WHAT NEEDS TO BE DONE
The answer must consist of every line in the data below that holds the word "vote".

(Entries taken from a collection)
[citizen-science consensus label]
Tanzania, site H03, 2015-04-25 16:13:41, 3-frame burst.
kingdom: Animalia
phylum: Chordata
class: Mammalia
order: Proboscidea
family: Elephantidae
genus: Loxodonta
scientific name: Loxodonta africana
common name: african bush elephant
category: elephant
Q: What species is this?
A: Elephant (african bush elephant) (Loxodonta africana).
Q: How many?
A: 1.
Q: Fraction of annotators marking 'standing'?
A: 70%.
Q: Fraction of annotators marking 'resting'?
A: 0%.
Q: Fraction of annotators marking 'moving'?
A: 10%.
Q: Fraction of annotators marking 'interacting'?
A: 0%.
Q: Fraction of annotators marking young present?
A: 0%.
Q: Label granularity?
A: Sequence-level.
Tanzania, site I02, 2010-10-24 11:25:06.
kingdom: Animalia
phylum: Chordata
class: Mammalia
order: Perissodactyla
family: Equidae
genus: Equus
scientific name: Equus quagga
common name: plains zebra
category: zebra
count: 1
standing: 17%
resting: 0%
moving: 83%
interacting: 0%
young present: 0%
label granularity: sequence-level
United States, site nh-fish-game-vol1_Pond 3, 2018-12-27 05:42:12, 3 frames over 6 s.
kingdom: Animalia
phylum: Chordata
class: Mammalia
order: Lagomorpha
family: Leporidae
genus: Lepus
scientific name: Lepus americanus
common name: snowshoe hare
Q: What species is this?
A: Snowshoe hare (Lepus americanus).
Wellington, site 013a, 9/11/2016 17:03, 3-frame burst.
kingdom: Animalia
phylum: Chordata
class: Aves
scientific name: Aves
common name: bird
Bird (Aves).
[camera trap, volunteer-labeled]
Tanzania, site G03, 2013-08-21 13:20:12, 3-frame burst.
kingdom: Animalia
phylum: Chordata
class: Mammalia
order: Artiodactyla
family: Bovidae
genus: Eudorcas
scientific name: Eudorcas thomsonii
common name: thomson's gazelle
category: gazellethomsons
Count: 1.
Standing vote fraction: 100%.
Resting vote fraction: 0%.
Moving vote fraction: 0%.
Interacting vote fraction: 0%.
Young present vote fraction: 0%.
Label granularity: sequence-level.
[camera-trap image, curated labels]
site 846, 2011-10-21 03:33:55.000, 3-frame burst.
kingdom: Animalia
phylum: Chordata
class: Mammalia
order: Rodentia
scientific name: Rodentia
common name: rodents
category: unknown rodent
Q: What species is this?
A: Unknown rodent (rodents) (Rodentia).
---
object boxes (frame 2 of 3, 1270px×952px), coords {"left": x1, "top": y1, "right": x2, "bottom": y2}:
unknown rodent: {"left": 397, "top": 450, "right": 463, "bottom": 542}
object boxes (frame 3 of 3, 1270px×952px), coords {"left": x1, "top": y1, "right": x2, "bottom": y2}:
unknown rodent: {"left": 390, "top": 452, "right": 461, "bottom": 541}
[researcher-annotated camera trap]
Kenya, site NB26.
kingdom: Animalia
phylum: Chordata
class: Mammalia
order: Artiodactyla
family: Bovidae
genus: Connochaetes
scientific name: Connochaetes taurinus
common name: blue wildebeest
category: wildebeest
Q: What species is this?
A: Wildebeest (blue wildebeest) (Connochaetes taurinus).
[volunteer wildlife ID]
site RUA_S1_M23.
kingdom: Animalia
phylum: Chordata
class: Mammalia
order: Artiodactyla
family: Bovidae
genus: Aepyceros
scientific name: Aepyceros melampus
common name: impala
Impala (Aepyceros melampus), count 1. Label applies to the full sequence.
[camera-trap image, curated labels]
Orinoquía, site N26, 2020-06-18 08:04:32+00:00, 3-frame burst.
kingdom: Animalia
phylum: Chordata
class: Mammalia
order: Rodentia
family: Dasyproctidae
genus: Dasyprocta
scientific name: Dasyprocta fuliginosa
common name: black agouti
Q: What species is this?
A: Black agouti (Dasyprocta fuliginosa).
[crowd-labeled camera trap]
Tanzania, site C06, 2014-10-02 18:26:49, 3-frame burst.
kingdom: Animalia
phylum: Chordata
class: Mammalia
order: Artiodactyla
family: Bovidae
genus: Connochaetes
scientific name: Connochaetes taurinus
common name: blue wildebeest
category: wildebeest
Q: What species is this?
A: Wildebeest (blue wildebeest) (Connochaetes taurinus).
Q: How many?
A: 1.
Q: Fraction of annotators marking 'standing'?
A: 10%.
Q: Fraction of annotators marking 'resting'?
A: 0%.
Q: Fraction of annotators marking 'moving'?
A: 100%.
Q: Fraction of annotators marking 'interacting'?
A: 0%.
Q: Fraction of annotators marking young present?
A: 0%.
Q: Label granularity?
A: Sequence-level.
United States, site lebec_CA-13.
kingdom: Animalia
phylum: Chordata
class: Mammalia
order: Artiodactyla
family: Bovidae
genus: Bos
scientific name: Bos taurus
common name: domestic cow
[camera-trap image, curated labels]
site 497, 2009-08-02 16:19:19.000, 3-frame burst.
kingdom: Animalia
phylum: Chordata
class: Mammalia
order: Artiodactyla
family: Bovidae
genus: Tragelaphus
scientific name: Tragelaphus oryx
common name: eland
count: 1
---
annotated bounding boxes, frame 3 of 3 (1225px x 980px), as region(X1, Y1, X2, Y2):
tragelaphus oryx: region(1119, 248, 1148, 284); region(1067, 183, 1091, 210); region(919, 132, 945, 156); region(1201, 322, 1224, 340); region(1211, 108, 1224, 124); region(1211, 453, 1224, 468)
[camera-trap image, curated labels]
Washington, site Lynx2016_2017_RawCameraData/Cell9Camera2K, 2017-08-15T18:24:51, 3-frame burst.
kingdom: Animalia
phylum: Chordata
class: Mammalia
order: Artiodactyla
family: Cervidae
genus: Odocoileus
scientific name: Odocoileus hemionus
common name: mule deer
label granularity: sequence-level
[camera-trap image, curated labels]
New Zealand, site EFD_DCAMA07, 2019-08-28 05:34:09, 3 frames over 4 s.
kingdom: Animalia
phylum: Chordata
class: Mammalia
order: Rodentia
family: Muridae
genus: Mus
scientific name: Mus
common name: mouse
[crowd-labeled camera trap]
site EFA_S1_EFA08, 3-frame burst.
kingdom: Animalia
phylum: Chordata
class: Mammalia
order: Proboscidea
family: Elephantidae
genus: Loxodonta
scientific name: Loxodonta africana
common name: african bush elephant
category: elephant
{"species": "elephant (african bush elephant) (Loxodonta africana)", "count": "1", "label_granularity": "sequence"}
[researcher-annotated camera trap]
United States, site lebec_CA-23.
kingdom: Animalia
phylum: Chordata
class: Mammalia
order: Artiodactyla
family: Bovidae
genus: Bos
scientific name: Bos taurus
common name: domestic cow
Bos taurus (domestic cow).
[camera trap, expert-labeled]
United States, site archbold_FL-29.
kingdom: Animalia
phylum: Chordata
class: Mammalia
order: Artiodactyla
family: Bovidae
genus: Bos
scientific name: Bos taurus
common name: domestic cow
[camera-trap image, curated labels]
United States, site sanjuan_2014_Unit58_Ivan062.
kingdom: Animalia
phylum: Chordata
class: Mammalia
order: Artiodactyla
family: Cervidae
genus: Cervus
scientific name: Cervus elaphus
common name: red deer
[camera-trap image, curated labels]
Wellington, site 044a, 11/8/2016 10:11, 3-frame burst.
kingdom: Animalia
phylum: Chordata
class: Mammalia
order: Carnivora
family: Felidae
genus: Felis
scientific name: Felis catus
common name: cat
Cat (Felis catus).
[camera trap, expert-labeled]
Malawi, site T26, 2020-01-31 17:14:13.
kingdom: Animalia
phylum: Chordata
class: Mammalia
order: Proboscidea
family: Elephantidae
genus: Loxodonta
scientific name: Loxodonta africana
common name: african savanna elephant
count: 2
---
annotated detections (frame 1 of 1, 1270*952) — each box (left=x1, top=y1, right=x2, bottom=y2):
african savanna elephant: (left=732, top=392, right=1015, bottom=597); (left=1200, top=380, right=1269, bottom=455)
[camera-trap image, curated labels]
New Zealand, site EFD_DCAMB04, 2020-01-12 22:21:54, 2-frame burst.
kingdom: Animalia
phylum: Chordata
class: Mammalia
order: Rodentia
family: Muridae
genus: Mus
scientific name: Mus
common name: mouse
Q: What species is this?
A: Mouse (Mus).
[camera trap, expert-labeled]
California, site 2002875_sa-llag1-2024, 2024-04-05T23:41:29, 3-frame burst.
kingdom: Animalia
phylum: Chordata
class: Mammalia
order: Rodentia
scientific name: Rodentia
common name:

EXERCISE SOLUTION
Standing vote fraction: 100%.
Resting vote fraction: 0%.
Moving vote fraction: 0%.
Interacting vote fraction: 0%.
Young present vote fraction: 0%.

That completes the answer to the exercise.